■ **Supplied material**:
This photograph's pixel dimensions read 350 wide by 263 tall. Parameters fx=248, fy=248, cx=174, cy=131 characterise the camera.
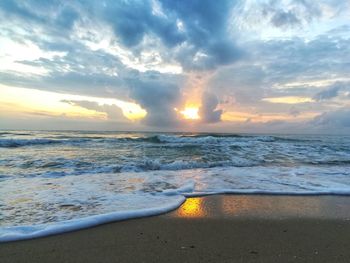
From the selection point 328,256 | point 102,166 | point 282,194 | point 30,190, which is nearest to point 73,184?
point 30,190

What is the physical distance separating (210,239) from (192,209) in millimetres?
1453

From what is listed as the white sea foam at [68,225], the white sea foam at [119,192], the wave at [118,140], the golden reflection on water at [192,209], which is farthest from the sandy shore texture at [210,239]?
the wave at [118,140]

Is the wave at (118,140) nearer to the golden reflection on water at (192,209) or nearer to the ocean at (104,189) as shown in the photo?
the ocean at (104,189)

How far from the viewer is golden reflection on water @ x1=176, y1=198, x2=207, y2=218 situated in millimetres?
4398

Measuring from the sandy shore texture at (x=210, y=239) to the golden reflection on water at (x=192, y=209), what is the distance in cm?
2

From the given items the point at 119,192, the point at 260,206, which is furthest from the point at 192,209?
the point at 119,192

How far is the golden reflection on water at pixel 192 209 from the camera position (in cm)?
440

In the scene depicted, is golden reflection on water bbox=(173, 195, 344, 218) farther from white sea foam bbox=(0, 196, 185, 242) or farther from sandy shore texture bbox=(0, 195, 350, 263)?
white sea foam bbox=(0, 196, 185, 242)

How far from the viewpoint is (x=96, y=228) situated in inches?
146

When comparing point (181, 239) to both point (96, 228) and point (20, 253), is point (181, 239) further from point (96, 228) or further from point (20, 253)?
point (20, 253)

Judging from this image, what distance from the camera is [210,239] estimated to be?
128 inches

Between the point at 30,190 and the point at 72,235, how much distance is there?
2999 mm

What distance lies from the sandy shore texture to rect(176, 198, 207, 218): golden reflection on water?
0.7 inches

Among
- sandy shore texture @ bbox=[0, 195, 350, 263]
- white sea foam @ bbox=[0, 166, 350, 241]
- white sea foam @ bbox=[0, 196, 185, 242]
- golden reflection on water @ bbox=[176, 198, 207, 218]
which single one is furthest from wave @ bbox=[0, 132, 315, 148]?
sandy shore texture @ bbox=[0, 195, 350, 263]
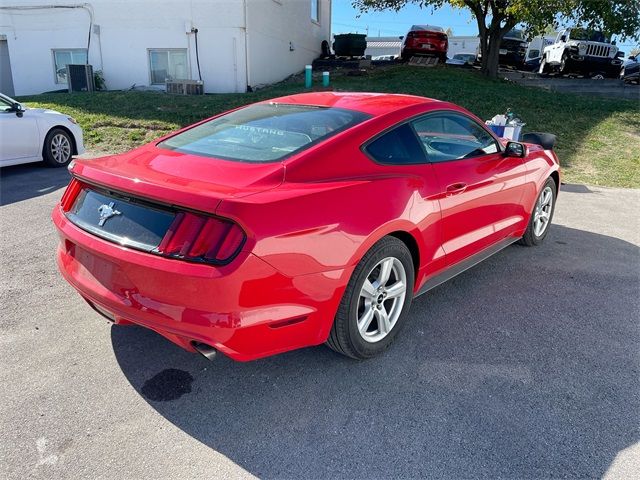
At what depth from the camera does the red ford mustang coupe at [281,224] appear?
2.27 meters

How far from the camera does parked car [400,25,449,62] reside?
19.8 metres

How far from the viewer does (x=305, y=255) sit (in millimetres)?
2424

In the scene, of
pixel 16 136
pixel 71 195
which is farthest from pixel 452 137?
pixel 16 136

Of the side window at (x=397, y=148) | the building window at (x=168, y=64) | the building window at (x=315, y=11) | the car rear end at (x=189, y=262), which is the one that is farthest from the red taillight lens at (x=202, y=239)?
the building window at (x=315, y=11)

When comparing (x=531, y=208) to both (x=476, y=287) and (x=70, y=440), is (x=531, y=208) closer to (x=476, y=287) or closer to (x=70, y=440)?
(x=476, y=287)

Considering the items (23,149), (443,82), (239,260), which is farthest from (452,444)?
(443,82)

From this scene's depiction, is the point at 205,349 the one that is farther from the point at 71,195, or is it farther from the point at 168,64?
the point at 168,64

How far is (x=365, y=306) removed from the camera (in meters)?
2.93

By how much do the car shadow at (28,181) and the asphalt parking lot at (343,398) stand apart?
9.72 ft

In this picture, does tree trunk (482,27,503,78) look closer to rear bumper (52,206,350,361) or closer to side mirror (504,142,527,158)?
side mirror (504,142,527,158)

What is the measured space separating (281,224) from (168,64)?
592 inches

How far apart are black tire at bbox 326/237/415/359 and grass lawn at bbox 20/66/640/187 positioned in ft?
21.7

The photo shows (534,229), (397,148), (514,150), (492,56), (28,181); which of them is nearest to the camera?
(397,148)

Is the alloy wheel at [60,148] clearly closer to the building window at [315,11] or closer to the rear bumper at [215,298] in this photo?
the rear bumper at [215,298]
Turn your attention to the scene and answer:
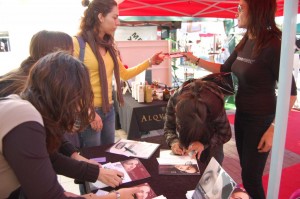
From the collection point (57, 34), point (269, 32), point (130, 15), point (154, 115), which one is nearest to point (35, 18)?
point (130, 15)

■ **Task statement**:
Rewrite the lines of the material from the one containing "In the scene depicted, is" through the one containing "2.27 meters", both included, as a JSON list of strings with one string per line. Leave out blank lines and pictures.

■ **Response**:
[
  "In the scene depicted, is golden reflection on water bbox=(173, 195, 344, 218) farther from white sea foam bbox=(0, 196, 185, 242) or farther from sandy shore texture bbox=(0, 195, 350, 263)?",
  "white sea foam bbox=(0, 196, 185, 242)",
  "How far from the viewpoint is (x=96, y=228) situated in inches?",
  "146",
  "When comparing point (181, 239) to both point (96, 228) and point (20, 253), is point (181, 239) further from point (96, 228) or further from point (20, 253)?",
  "point (20, 253)",
  "Judging from this image, what distance from the camera is [210,239] estimated to be?",
  "128 inches",
  "Between the point at 30,190 and the point at 72,235, how much distance is there?",
  "2999 mm",
  "What distance lies from the sandy shore texture to rect(176, 198, 207, 218): golden reflection on water?",
  "0.7 inches",
  "Among",
  "- sandy shore texture @ bbox=[0, 195, 350, 263]",
  "- white sea foam @ bbox=[0, 166, 350, 241]",
  "- white sea foam @ bbox=[0, 196, 185, 242]",
  "- golden reflection on water @ bbox=[176, 198, 207, 218]",
  "which single one is furthest from wave @ bbox=[0, 132, 315, 148]?",
  "sandy shore texture @ bbox=[0, 195, 350, 263]",
  "At what depth from the camera does the red ford mustang coupe at [281,224] appear?",
  "2.27 meters"
]